TIA 2: secondo la Cassazione è soggetta a IVA. Ecco perchè
di: Antonino Pernice - del 2020-05-12
Le Sezioni Unite erano state chiamate ad esprimersi per il contrasto di posizioni sorto in seno alla stessa Corte di Cassazione sulla natura privatistica o meno della Tia2, cioè la tariffa integrata ambientale (Art. 238 del D.Lgs. n. 152/2006 - Codice dell’ambiente), una delle “varianti evolutive ” che la tassa rifiuti ha assunto nel corso del tempo, come la Tia, la Tari e la Tarip, la tariffa puntuale sui rifiuti che è basata sul calcolo dei rifiuti prodotti anziché della superficie dei locali (Art. 1, commi 639 e ss., Legge 27 dicembre 2013, n. 147 - Legge di stabilità 2014).
La Corte di Cassazione, Sezioni Unite civili, con la citata sentenza n. 8631/2020, ha affermato la natura privatistica della Tariffa integrata ambientale (c.d. TIA2) e di conseguenza l’assoggettabilità ad Iva.
“La tariffa di cui all'art. 238 del D.LGS. 152/2006, come interpretata dall'art. 14, comma 33, del D.L. 78/2010, conv., con modif., dalla Legge 122/2010, ha natura privatistica ed è, pertanto, soggetta ad IVA ai sensi degli artt. 1, 3, 4, commi 2 e 3, del Dpr 633/1972”.
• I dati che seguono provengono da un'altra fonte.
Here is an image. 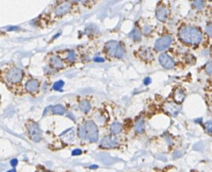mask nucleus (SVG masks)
Returning <instances> with one entry per match:
<instances>
[{"instance_id":"4","label":"nucleus","mask_w":212,"mask_h":172,"mask_svg":"<svg viewBox=\"0 0 212 172\" xmlns=\"http://www.w3.org/2000/svg\"><path fill=\"white\" fill-rule=\"evenodd\" d=\"M85 127L87 133V139L92 143H96L98 140V129L92 121H87Z\"/></svg>"},{"instance_id":"1","label":"nucleus","mask_w":212,"mask_h":172,"mask_svg":"<svg viewBox=\"0 0 212 172\" xmlns=\"http://www.w3.org/2000/svg\"><path fill=\"white\" fill-rule=\"evenodd\" d=\"M180 39L189 45H198L202 40V33L195 27H184L179 33Z\"/></svg>"},{"instance_id":"27","label":"nucleus","mask_w":212,"mask_h":172,"mask_svg":"<svg viewBox=\"0 0 212 172\" xmlns=\"http://www.w3.org/2000/svg\"><path fill=\"white\" fill-rule=\"evenodd\" d=\"M205 71L208 75H212V61L211 62H208L206 65V67H205Z\"/></svg>"},{"instance_id":"15","label":"nucleus","mask_w":212,"mask_h":172,"mask_svg":"<svg viewBox=\"0 0 212 172\" xmlns=\"http://www.w3.org/2000/svg\"><path fill=\"white\" fill-rule=\"evenodd\" d=\"M91 107H92L91 103L87 100H82L79 103V109L83 113H87L88 112L91 110Z\"/></svg>"},{"instance_id":"22","label":"nucleus","mask_w":212,"mask_h":172,"mask_svg":"<svg viewBox=\"0 0 212 172\" xmlns=\"http://www.w3.org/2000/svg\"><path fill=\"white\" fill-rule=\"evenodd\" d=\"M131 37L135 41H139L142 38V34L138 29H134L131 33Z\"/></svg>"},{"instance_id":"23","label":"nucleus","mask_w":212,"mask_h":172,"mask_svg":"<svg viewBox=\"0 0 212 172\" xmlns=\"http://www.w3.org/2000/svg\"><path fill=\"white\" fill-rule=\"evenodd\" d=\"M124 52H125L124 47L122 45L119 44L117 48V50H116V52L114 54V56L116 58H122L123 56H124Z\"/></svg>"},{"instance_id":"16","label":"nucleus","mask_w":212,"mask_h":172,"mask_svg":"<svg viewBox=\"0 0 212 172\" xmlns=\"http://www.w3.org/2000/svg\"><path fill=\"white\" fill-rule=\"evenodd\" d=\"M206 5L205 0H193L192 1V6L193 8L197 11H200L204 9Z\"/></svg>"},{"instance_id":"14","label":"nucleus","mask_w":212,"mask_h":172,"mask_svg":"<svg viewBox=\"0 0 212 172\" xmlns=\"http://www.w3.org/2000/svg\"><path fill=\"white\" fill-rule=\"evenodd\" d=\"M185 98V94L184 91L180 88H177L174 93V100L175 101L176 103H181Z\"/></svg>"},{"instance_id":"8","label":"nucleus","mask_w":212,"mask_h":172,"mask_svg":"<svg viewBox=\"0 0 212 172\" xmlns=\"http://www.w3.org/2000/svg\"><path fill=\"white\" fill-rule=\"evenodd\" d=\"M180 106L178 104V103H171V102H169V103H166L164 105V112L167 113L168 114L171 115V116H176L180 113Z\"/></svg>"},{"instance_id":"25","label":"nucleus","mask_w":212,"mask_h":172,"mask_svg":"<svg viewBox=\"0 0 212 172\" xmlns=\"http://www.w3.org/2000/svg\"><path fill=\"white\" fill-rule=\"evenodd\" d=\"M69 62H73L75 60H76V53L73 51H69L67 53V57H66Z\"/></svg>"},{"instance_id":"3","label":"nucleus","mask_w":212,"mask_h":172,"mask_svg":"<svg viewBox=\"0 0 212 172\" xmlns=\"http://www.w3.org/2000/svg\"><path fill=\"white\" fill-rule=\"evenodd\" d=\"M24 78V72L20 68L14 67L8 71L6 74V80L12 84L20 83Z\"/></svg>"},{"instance_id":"17","label":"nucleus","mask_w":212,"mask_h":172,"mask_svg":"<svg viewBox=\"0 0 212 172\" xmlns=\"http://www.w3.org/2000/svg\"><path fill=\"white\" fill-rule=\"evenodd\" d=\"M140 56L143 60H150L152 58V52L149 48H143L139 51Z\"/></svg>"},{"instance_id":"35","label":"nucleus","mask_w":212,"mask_h":172,"mask_svg":"<svg viewBox=\"0 0 212 172\" xmlns=\"http://www.w3.org/2000/svg\"><path fill=\"white\" fill-rule=\"evenodd\" d=\"M8 172H16V171H15V170H14V169H12V170H10V171H9Z\"/></svg>"},{"instance_id":"5","label":"nucleus","mask_w":212,"mask_h":172,"mask_svg":"<svg viewBox=\"0 0 212 172\" xmlns=\"http://www.w3.org/2000/svg\"><path fill=\"white\" fill-rule=\"evenodd\" d=\"M101 147L104 149H113L119 145V139L115 135H107L102 138L101 141Z\"/></svg>"},{"instance_id":"28","label":"nucleus","mask_w":212,"mask_h":172,"mask_svg":"<svg viewBox=\"0 0 212 172\" xmlns=\"http://www.w3.org/2000/svg\"><path fill=\"white\" fill-rule=\"evenodd\" d=\"M206 31L207 35L212 37V23H210L206 28Z\"/></svg>"},{"instance_id":"33","label":"nucleus","mask_w":212,"mask_h":172,"mask_svg":"<svg viewBox=\"0 0 212 172\" xmlns=\"http://www.w3.org/2000/svg\"><path fill=\"white\" fill-rule=\"evenodd\" d=\"M94 61H97V62H103L104 59L101 57H97V58H94Z\"/></svg>"},{"instance_id":"32","label":"nucleus","mask_w":212,"mask_h":172,"mask_svg":"<svg viewBox=\"0 0 212 172\" xmlns=\"http://www.w3.org/2000/svg\"><path fill=\"white\" fill-rule=\"evenodd\" d=\"M143 83L145 85H149V83H151V79L149 77H147V78L144 79V81H143Z\"/></svg>"},{"instance_id":"11","label":"nucleus","mask_w":212,"mask_h":172,"mask_svg":"<svg viewBox=\"0 0 212 172\" xmlns=\"http://www.w3.org/2000/svg\"><path fill=\"white\" fill-rule=\"evenodd\" d=\"M168 14H169V11L165 5L159 6L156 9V18L162 22L166 21L168 18Z\"/></svg>"},{"instance_id":"34","label":"nucleus","mask_w":212,"mask_h":172,"mask_svg":"<svg viewBox=\"0 0 212 172\" xmlns=\"http://www.w3.org/2000/svg\"><path fill=\"white\" fill-rule=\"evenodd\" d=\"M71 2H72V3H77L79 1H81V0H70Z\"/></svg>"},{"instance_id":"21","label":"nucleus","mask_w":212,"mask_h":172,"mask_svg":"<svg viewBox=\"0 0 212 172\" xmlns=\"http://www.w3.org/2000/svg\"><path fill=\"white\" fill-rule=\"evenodd\" d=\"M78 135L81 139H87V133L85 125H80L78 128Z\"/></svg>"},{"instance_id":"18","label":"nucleus","mask_w":212,"mask_h":172,"mask_svg":"<svg viewBox=\"0 0 212 172\" xmlns=\"http://www.w3.org/2000/svg\"><path fill=\"white\" fill-rule=\"evenodd\" d=\"M51 112L52 113H54V114L63 115L66 113V108H65V107H63L62 105L57 104L52 107Z\"/></svg>"},{"instance_id":"6","label":"nucleus","mask_w":212,"mask_h":172,"mask_svg":"<svg viewBox=\"0 0 212 172\" xmlns=\"http://www.w3.org/2000/svg\"><path fill=\"white\" fill-rule=\"evenodd\" d=\"M171 44H172V38L169 36H164L161 37L160 39H159L155 42L154 47H155L156 51H163L169 46Z\"/></svg>"},{"instance_id":"19","label":"nucleus","mask_w":212,"mask_h":172,"mask_svg":"<svg viewBox=\"0 0 212 172\" xmlns=\"http://www.w3.org/2000/svg\"><path fill=\"white\" fill-rule=\"evenodd\" d=\"M135 130L138 134L143 133V131H144V120H143V119H140L136 122Z\"/></svg>"},{"instance_id":"20","label":"nucleus","mask_w":212,"mask_h":172,"mask_svg":"<svg viewBox=\"0 0 212 172\" xmlns=\"http://www.w3.org/2000/svg\"><path fill=\"white\" fill-rule=\"evenodd\" d=\"M110 131L111 133L112 134V135H116L118 134L119 133H121L122 131V125L120 124H118V123H114L111 125V128H110Z\"/></svg>"},{"instance_id":"24","label":"nucleus","mask_w":212,"mask_h":172,"mask_svg":"<svg viewBox=\"0 0 212 172\" xmlns=\"http://www.w3.org/2000/svg\"><path fill=\"white\" fill-rule=\"evenodd\" d=\"M64 82L61 81V80H60V81H58L56 82V83L54 84V86H53V89L55 90V91H61L62 87H64Z\"/></svg>"},{"instance_id":"29","label":"nucleus","mask_w":212,"mask_h":172,"mask_svg":"<svg viewBox=\"0 0 212 172\" xmlns=\"http://www.w3.org/2000/svg\"><path fill=\"white\" fill-rule=\"evenodd\" d=\"M81 154V150H79V149H76V150H75L72 151V155H79Z\"/></svg>"},{"instance_id":"7","label":"nucleus","mask_w":212,"mask_h":172,"mask_svg":"<svg viewBox=\"0 0 212 172\" xmlns=\"http://www.w3.org/2000/svg\"><path fill=\"white\" fill-rule=\"evenodd\" d=\"M25 87L27 93H29L30 94H35L40 90V82L37 79H30V80L26 82Z\"/></svg>"},{"instance_id":"36","label":"nucleus","mask_w":212,"mask_h":172,"mask_svg":"<svg viewBox=\"0 0 212 172\" xmlns=\"http://www.w3.org/2000/svg\"><path fill=\"white\" fill-rule=\"evenodd\" d=\"M90 168H92V169H93V168H97V165H92V166H91Z\"/></svg>"},{"instance_id":"13","label":"nucleus","mask_w":212,"mask_h":172,"mask_svg":"<svg viewBox=\"0 0 212 172\" xmlns=\"http://www.w3.org/2000/svg\"><path fill=\"white\" fill-rule=\"evenodd\" d=\"M118 45L119 43L117 41H109L108 43H107L105 46V50L108 56H114Z\"/></svg>"},{"instance_id":"26","label":"nucleus","mask_w":212,"mask_h":172,"mask_svg":"<svg viewBox=\"0 0 212 172\" xmlns=\"http://www.w3.org/2000/svg\"><path fill=\"white\" fill-rule=\"evenodd\" d=\"M205 128L209 134H212V120H210L205 124Z\"/></svg>"},{"instance_id":"12","label":"nucleus","mask_w":212,"mask_h":172,"mask_svg":"<svg viewBox=\"0 0 212 172\" xmlns=\"http://www.w3.org/2000/svg\"><path fill=\"white\" fill-rule=\"evenodd\" d=\"M50 65L54 69H62L65 67L64 61L57 55L51 56L50 60Z\"/></svg>"},{"instance_id":"30","label":"nucleus","mask_w":212,"mask_h":172,"mask_svg":"<svg viewBox=\"0 0 212 172\" xmlns=\"http://www.w3.org/2000/svg\"><path fill=\"white\" fill-rule=\"evenodd\" d=\"M150 32H151V28L149 26H145L143 28V33L145 34H149Z\"/></svg>"},{"instance_id":"9","label":"nucleus","mask_w":212,"mask_h":172,"mask_svg":"<svg viewBox=\"0 0 212 172\" xmlns=\"http://www.w3.org/2000/svg\"><path fill=\"white\" fill-rule=\"evenodd\" d=\"M159 63L162 65V66L166 68V69H173L175 66V61L167 54L160 55L159 57Z\"/></svg>"},{"instance_id":"2","label":"nucleus","mask_w":212,"mask_h":172,"mask_svg":"<svg viewBox=\"0 0 212 172\" xmlns=\"http://www.w3.org/2000/svg\"><path fill=\"white\" fill-rule=\"evenodd\" d=\"M26 126H27L28 135L31 141H33L34 143L40 142L42 140V131L39 124L32 120H30L27 123Z\"/></svg>"},{"instance_id":"10","label":"nucleus","mask_w":212,"mask_h":172,"mask_svg":"<svg viewBox=\"0 0 212 172\" xmlns=\"http://www.w3.org/2000/svg\"><path fill=\"white\" fill-rule=\"evenodd\" d=\"M71 9V4L70 2H64L57 7L55 10V14L58 17L66 14Z\"/></svg>"},{"instance_id":"31","label":"nucleus","mask_w":212,"mask_h":172,"mask_svg":"<svg viewBox=\"0 0 212 172\" xmlns=\"http://www.w3.org/2000/svg\"><path fill=\"white\" fill-rule=\"evenodd\" d=\"M11 165L13 167H15L17 165H18V160L17 159H14V160H12L10 162Z\"/></svg>"}]
</instances>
L'art. 238 del D.LGS. 152/2006, a differenza dell'art. 49 del D.LGS. 22/1997, individua il fatto generatore dell'obbligo di pagamento della T.I.A.2 nella produzione di rifiuti, ancorando il debito all'effettiva fruizione del servizio e, al tempo stesso, diversamente dal passato, assegna nature di "corrispettivo" alla tariffa, parametrando l'entità del dovuto alla quantità e qualità dei rifiuti prodotti.
Ne consegue che la natura privatistica della tariffa consente di ritenere il prelievo assoggettabile ad IVA ai sensi dell'art. 3 del DPR 633/1972, ciò non trovando ostacolo nella circostanza che "il pagamento della TIA2 (come quello della TIA1) sia obbligatorio per legge, atteso che il citato art. 3 del DPR 633/1972 prevede che "le prestazioni verso corrispettivo dipendenti da contratti d'opera, appalto, trasporto, mandato, spedizione, agenzia, mediazione, deposito e in genere da obbligazioni di fare, di non fare e di permettere" costituiscono prestazioni di servizi (ai fini della assoggettabilità all'IVA ex art. 1 del medesimo decreto) "quale ne sia la fonte".
Gli Ermellini hanno ritenuto che la Tia2 costituisce il corrispettivo del servizio di raccolta, recupero e smaltimento dei rifiuti solidi urbani.
Questi servizi e il corrispettivo pagato per essi costituiscono un “rapporto sinallagmatico” (composto da una prestazione e da una controprestazione) che legittima l’assoggettabilità ad Iva dell’importo pagato dai contribuenti per fruirne.
La sentenza chiarisce le differenze tra Tia2 – che è stata espressamente qualificata dalla legge (Art.14, 3^ C., del D.L. 31 maggio 2010, n. 78) come entrata non tributaria – dalla precedente Tia, la vecchia “tariffa di igiene ambientale”.
Entrambe sono suddivise in due quote:
- una fissa destinata a coprire i costi generali di gestione;
- una variabile, che si riferisce alle spese per la gestione dei rifiuti prodotti dalle utenze (dunque la raccolta, il trasporto e lo smaltimento).
Ma la prima e più recente “apre” al principio europeo del “chi inquina paga” e questo induce a considerare il prezzo pagato dal produttore dei rifiuti come corrispettivo di natura privatistica anziché come tributo.
La Cassazione richiama a sostegno della propria tesi anche una pronuncia della Corte di Giustizia europea (Corte di Giustizia dell’Unione Europea, sentenza 22/02/2018 in causa C-182/17) secondo la quale lo svolgimento di compiti pubblici da parte di una società in virtù di un contratto concluso con un Comune costituisce una prestazione di servizi a titolo oneroso, soggetta all’Iva.
Non rileva, in tali casi, il fatto che il corrispettivo sia determinato in via forfettaria, perché questo non spezza il nesso tra la prestazione della società di gestione e il corrispettivo dovuto da coloro che usufruiscono dei servizi.